Entscheidung zum Abhaken

  • [ ] Ich weiß, ob der Auftrag eine .curve-Quelldatei oder nur ein fertiges Exportformat verlangt.
  • [ ] Ich habe die offizielle Web-App geprüft und kein inoffizielles Windows-Installationspaket verwendet.
  • [ ] Ich habe eine Kopie statt der einzigen Originaldatei als Test verwendet.
  • [ ] Ich habe mindestens einen Pfad, einen Knoten und eine Ebenenänderung geprüft.
  • [ ] Ich habe Schriftbild, Zeilenumbruch und eingebettete Elemente mit einer Referenz verglichen.
  • [ ] Ich habe den Export auf meinem Windows-Gerät erneut geöffnet.
  • [ ] Ich kenne Speicherort, Zugriffsrechte und Löschverantwortung für Kundendaten.
  • [ ] Ich habe bei einem Remote Mac Eingabegerät, Zoom, Dateiabruf und Sitzung getrennt bewertet.
  • [ ] Ich habe entschieden, ob die Nutzung projektbezogen, regelmäßig oder dauerhaft ist.

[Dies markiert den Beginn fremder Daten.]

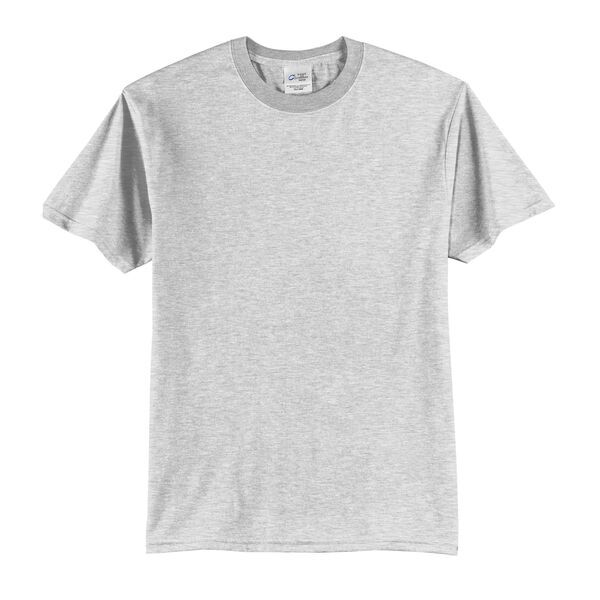 Port & Company® 50/50 Cotton/Poly Tee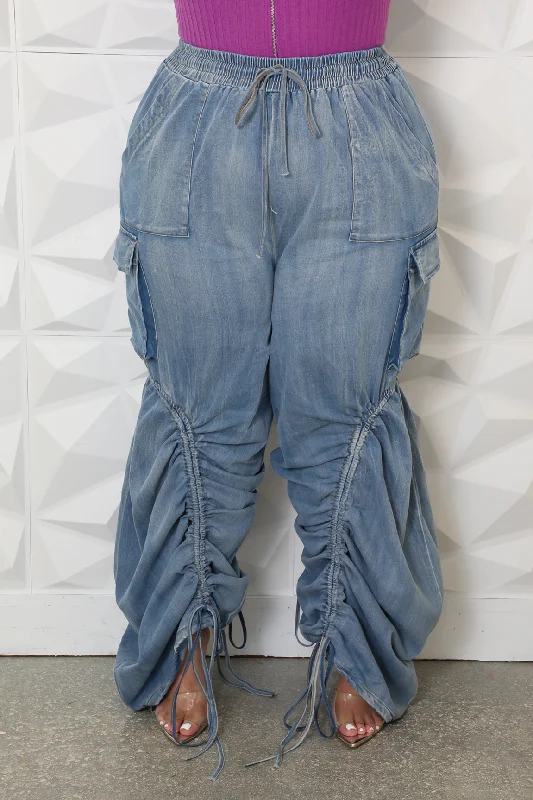 Denim Blue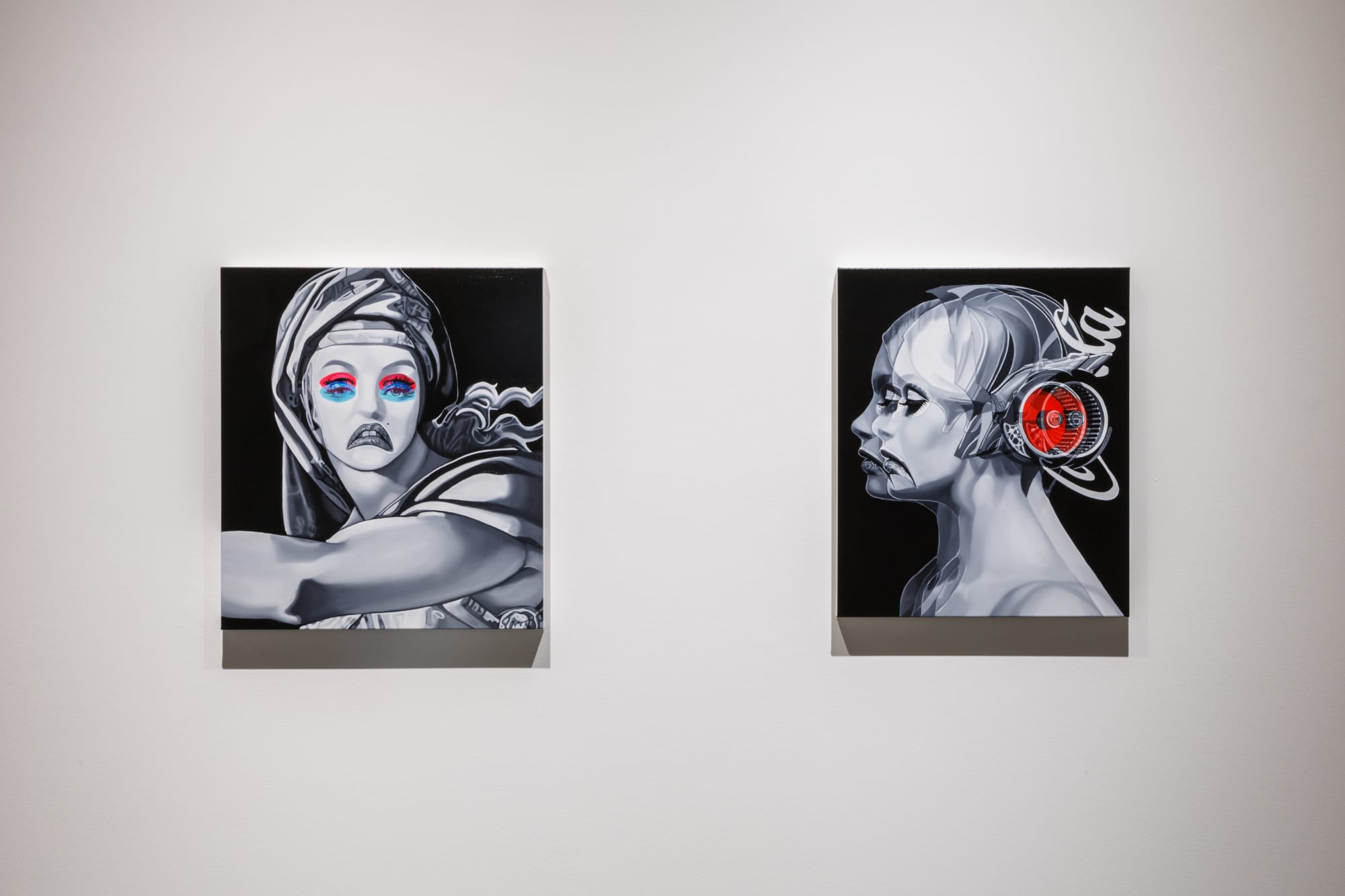 Teiji Hayama: Heroes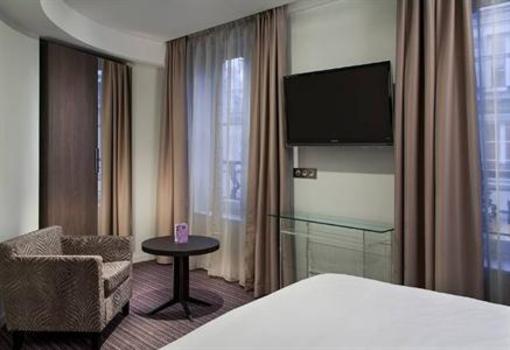 фото отеля Hotel Timhotel Opera Grands Magasins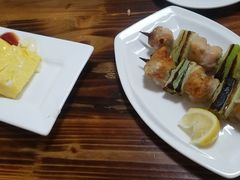 -烧鸟周居酒屋(香山店)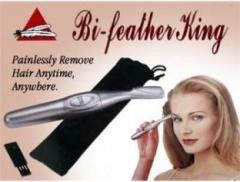 Bi Feather King Lady Shaver For Women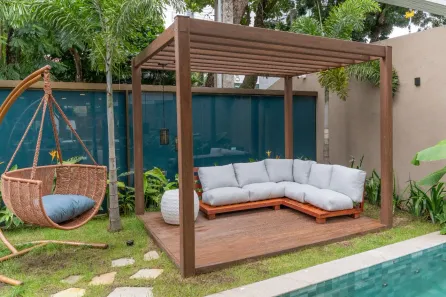 Apartamento com 1 Quarto à venda, 33m² no Casa Forte, Recife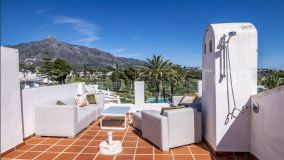 Duplex Penthouse for Sale in Los Dragos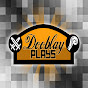 Dooblay Plays logo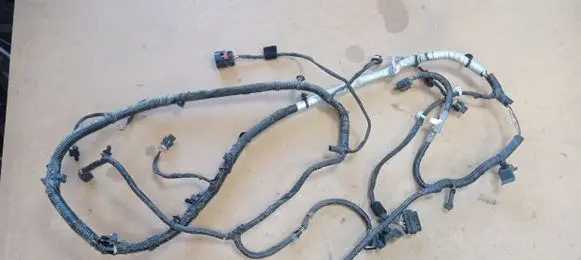 Chrysler Pacifica Parking sensor (PDC) wiring loom 805121521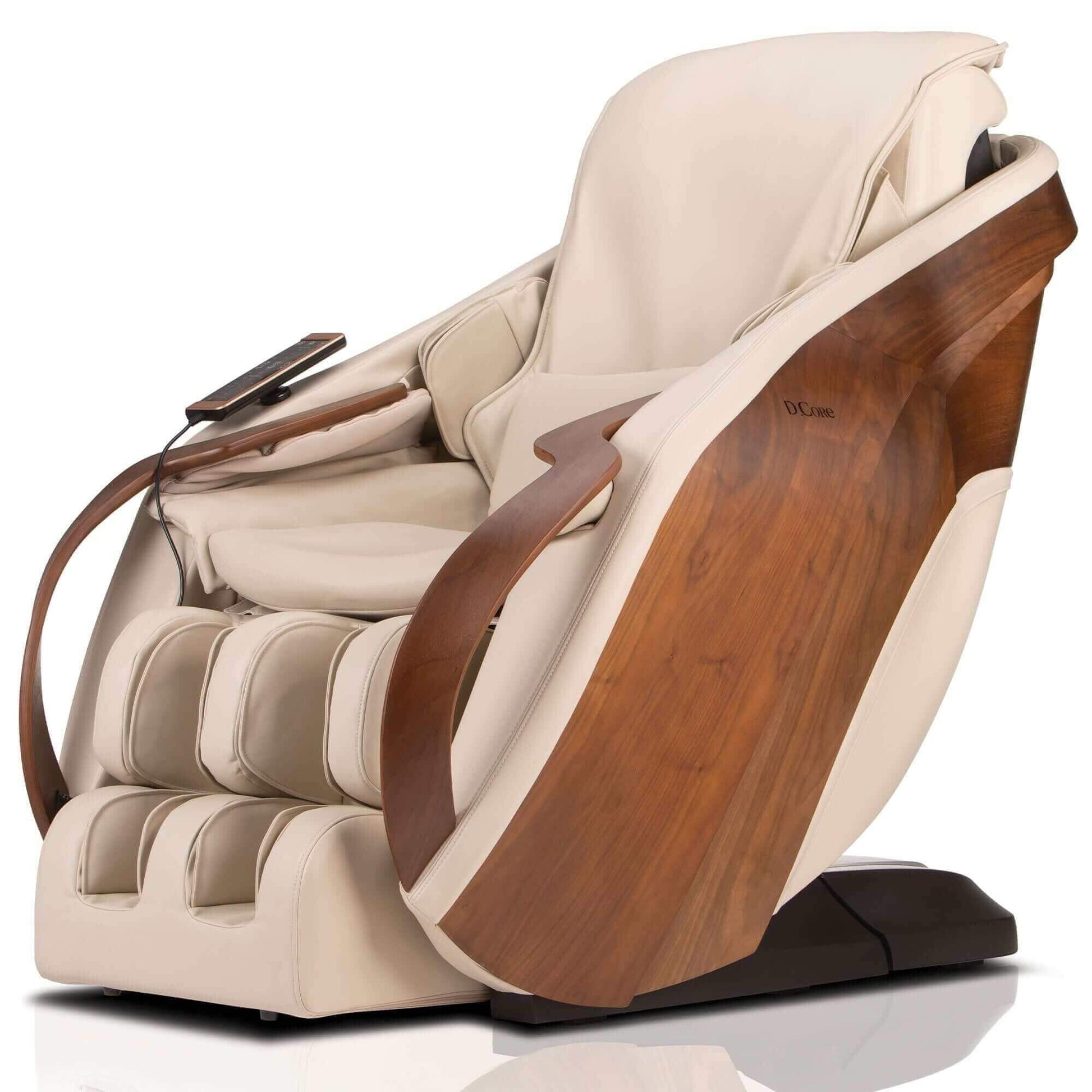 DCore CIRRUS-JP Massage Chair - Synca Massage Chair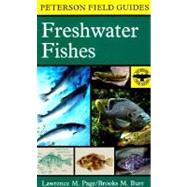 A Field Guide to Freshwater Fishes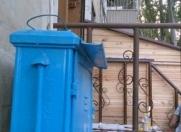 İcarəyə verilir 3 otaqlı 70 m2 obyekt Elmlər Akademiyası m.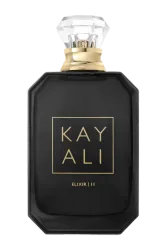Link to perfume:  Kayali Elixir | 11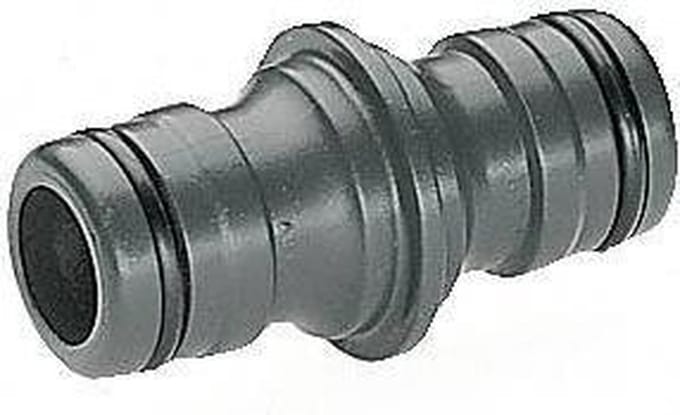 Gardena Profi Maxi-Flow System Coupling
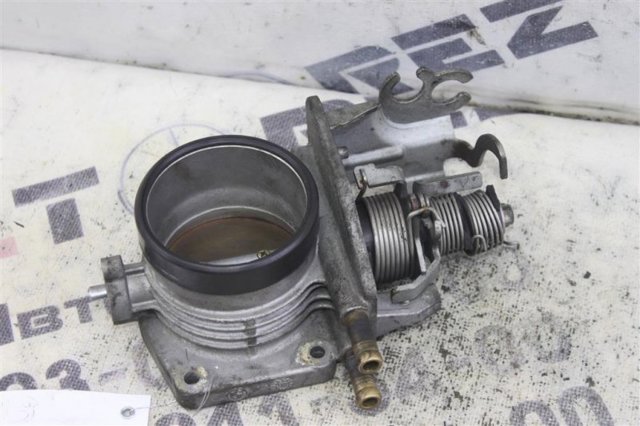 Заслінка повітряна 13541433385 BMW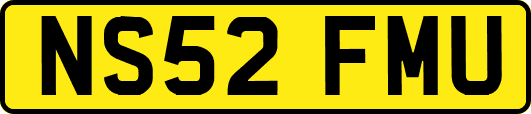 NS52FMU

Fazit: Webversion, Remote Mac oder fester Mac?

Für gewöhnliche Marketinggrafiken ist die Windows-Web-App der schnellste erste Versuch. Sie vermeiden damit eine unnötige Geräteanschaffung und können feststellen, ob Ihre konkrete Aufgabe ohne native Curve-Oberfläche auskommt. Für die vollständige Bearbeitung von Pfaden, Ebenen und .curve-Projekten sollten Sie dagegen eine native Curve-Umgebung einplanen.

Ihre aktuelle Windows-Lösung hat bei solchen Projekten drei typische Nachteile: Die native Curve-Bearbeitung fehlt, Dateiübergaben können die ursprüngliche Struktur nicht vollständig bewahren, und lokale Windows-Workflows lösen das Plattformproblem nicht automatisch. Ein fester Mac beseitigt diese Hürden, verursacht bei seltenen Aufträgen aber Anschaffungs-, Wartungs- und Bindungskosten.

Wenn Sie nur für eine kurze Kundenphase oder eine einzelne Korrektur native Curve benötigen, ist ein Remote Mac von VMSPIN deshalb der pragmatische Mittelweg: Testen Sie zuerst ein repräsentatives Projekt, bestätigen Sie Ebenen, Schriften und Export und wählen Sie anschließend eine passende Mietdauer. Für dauerhafte Hochfrequenzproduktion bleibt ein fester Mac die besser kontrollierbare Lösung.